Pour faire croire à Dominique que Maxwell était un papa attentionné, Myra prit l’habitude de lui écrire de fausses cartes postales signées « Vernon ». Quand ce dernier établit enfin le contact avec son fils, ce fut pour l’emmener passer un test de paternité… En le quittant, l’ex-Rocket lui donna 40 $ pour acheter son silence. Maman fut quand même alertée. Elle avait connu Maxwell au lycée. Il leur arrivait souvent de regarder des matches NBA. Vernon pointait le doigt vers l’écran et affirmait qu’un jour, il serait sur le parquet.
« Ce fut un très grand joueur de basket », commente Myra. « Vous ne pouvez pas lui retirer ça. Mais ça ne fait pas de lui quelqu’un de bien. Ça ne fait pas de lui un bon père. »

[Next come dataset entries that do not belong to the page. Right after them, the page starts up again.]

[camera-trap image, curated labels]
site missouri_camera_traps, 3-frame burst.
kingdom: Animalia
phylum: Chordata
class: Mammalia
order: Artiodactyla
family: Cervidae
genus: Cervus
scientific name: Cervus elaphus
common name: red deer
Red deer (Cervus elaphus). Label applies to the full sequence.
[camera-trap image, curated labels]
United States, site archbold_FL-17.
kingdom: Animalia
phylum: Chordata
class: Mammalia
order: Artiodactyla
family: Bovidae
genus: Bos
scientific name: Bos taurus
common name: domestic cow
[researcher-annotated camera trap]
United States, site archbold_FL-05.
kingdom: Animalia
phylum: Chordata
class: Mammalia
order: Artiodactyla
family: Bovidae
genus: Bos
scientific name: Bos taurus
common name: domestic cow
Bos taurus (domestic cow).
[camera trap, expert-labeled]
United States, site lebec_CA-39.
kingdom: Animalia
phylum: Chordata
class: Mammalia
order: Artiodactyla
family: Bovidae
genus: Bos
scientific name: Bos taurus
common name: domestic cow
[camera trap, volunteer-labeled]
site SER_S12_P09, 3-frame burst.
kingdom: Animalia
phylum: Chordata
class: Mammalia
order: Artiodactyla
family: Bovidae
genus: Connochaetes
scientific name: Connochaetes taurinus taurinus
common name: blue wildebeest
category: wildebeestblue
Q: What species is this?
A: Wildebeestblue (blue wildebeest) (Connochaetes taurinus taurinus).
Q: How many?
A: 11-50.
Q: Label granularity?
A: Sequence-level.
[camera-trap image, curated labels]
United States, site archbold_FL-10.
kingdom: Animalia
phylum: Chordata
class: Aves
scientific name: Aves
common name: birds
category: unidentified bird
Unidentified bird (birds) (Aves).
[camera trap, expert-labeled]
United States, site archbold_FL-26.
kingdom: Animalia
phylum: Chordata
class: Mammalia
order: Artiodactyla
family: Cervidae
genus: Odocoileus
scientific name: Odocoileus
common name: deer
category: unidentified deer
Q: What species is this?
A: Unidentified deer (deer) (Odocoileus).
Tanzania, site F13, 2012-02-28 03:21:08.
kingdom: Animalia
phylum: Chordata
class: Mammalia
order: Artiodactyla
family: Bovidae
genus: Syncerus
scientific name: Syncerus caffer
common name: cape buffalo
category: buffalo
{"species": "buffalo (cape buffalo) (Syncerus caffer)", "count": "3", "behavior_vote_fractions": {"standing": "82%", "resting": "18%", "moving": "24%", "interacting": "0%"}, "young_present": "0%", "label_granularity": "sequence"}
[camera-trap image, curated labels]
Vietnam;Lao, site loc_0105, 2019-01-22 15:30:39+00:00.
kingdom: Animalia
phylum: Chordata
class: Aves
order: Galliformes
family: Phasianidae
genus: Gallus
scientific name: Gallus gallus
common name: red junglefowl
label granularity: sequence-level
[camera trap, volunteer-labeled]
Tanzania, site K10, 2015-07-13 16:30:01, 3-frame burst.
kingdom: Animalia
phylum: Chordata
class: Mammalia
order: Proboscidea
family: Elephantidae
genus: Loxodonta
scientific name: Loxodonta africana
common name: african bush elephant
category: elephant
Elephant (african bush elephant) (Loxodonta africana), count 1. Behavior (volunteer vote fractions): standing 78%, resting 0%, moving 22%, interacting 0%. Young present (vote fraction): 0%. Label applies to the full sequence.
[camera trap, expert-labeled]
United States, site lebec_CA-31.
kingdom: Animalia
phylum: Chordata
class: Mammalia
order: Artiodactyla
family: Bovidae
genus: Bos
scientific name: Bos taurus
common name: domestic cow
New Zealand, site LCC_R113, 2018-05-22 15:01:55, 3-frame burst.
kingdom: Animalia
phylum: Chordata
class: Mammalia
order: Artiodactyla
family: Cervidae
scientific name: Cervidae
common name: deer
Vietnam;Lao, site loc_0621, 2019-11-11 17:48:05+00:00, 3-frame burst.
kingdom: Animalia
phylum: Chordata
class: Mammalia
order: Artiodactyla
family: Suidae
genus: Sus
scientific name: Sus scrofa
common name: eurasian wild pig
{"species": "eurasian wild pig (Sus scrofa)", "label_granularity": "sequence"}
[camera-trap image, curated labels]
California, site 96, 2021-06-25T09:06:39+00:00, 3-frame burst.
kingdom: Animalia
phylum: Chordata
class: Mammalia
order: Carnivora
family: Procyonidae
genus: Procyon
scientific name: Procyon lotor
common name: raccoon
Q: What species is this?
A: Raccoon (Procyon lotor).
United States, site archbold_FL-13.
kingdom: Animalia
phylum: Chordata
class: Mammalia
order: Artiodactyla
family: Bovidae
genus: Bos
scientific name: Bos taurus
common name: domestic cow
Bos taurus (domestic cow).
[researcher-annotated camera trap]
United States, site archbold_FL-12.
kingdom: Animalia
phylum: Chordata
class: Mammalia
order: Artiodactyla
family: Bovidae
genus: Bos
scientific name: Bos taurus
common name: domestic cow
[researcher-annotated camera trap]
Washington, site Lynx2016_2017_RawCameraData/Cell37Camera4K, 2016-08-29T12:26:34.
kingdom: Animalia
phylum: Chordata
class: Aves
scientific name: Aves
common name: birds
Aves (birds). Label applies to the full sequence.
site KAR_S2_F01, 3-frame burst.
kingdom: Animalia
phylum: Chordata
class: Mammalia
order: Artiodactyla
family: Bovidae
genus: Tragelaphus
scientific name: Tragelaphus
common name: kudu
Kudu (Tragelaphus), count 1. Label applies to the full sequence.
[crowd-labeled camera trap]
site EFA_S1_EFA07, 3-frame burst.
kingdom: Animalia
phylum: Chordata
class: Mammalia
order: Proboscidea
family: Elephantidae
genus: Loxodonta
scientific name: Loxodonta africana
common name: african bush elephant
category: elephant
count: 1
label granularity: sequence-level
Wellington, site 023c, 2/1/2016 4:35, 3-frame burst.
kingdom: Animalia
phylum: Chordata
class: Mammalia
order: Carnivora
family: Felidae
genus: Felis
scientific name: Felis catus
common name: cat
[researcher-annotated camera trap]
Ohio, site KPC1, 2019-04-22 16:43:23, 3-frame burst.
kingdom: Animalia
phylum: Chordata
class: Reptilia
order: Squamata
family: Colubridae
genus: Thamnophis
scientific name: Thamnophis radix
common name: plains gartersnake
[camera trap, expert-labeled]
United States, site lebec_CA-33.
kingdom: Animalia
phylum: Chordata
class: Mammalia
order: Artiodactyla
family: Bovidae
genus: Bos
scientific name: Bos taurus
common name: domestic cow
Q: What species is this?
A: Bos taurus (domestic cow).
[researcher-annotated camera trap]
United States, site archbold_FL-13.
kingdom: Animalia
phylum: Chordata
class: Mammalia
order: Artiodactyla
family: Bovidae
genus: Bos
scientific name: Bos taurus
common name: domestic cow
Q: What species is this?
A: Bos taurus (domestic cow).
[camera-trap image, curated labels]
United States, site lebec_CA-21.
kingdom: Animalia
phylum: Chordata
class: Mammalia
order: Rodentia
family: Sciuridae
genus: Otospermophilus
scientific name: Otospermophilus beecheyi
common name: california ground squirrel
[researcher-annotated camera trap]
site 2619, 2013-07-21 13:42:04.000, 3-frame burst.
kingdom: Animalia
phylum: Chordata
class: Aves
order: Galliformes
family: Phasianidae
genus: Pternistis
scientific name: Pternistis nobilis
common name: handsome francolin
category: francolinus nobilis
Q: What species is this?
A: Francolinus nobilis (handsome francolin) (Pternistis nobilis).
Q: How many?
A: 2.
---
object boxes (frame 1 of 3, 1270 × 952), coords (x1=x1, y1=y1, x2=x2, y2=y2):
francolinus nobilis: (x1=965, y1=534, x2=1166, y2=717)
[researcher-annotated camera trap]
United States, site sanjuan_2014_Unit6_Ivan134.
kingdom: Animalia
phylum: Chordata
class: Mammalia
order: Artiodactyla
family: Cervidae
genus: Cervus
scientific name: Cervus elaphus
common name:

« J’ignore les étapes par lesquelles Vernon est passé », déclara Rick Swain, son coach au lycée. « Tout au long de sa vie, il a eu beaucoup de choix à faire et il en a fait de mauvais. Je sais simplement que nous avons effectué un bout de chemin ensemble quand il prenait plaisir à jouer au basket. Quand je pense à Vernon, je préfère me souvenir de ces moments-là. »
Stats
13 ans
855 matches (497 fois starter)
12.8 pts, 2.6 rbds, 3.4 pds, 1.1 int, 0.2 ct
39.8% aux tirs, 32% à 3 points, 73.3% aux lancers francs
Palmarès
Champion NBA : 1994, 95
Highlights
* Lire « Richard Dumas, coke en stock »
** Cinq autres joueurs ont fini deux années de suite en tête de la Ligue pour le nombre de paniers à 3 points réussis : Darrell Griffith en 1984 et 85 (91, 92) ; Larry Bird en 1986 et 87 (82, 90) ; Michael Adams en 1989 et 90 (166, 158) ; Dan Majerle en 1993 et 94 (167, 192) ; Ray Allen en 2002 et 03 (229 et 201) : Stephen Curry en 2014 et 2015 (261 et 286).
*** Outre Maxwell, sept joueurs ont réussi à marquer 30 points ou plus dans un quart-temps : Klay Thompson (37), Kevin Love (34), George Gervin et Carmelo Anthony (33), David Thompson (32), Wilt Chamberlain (31), Michael Jordan et Kobe Bryant (30).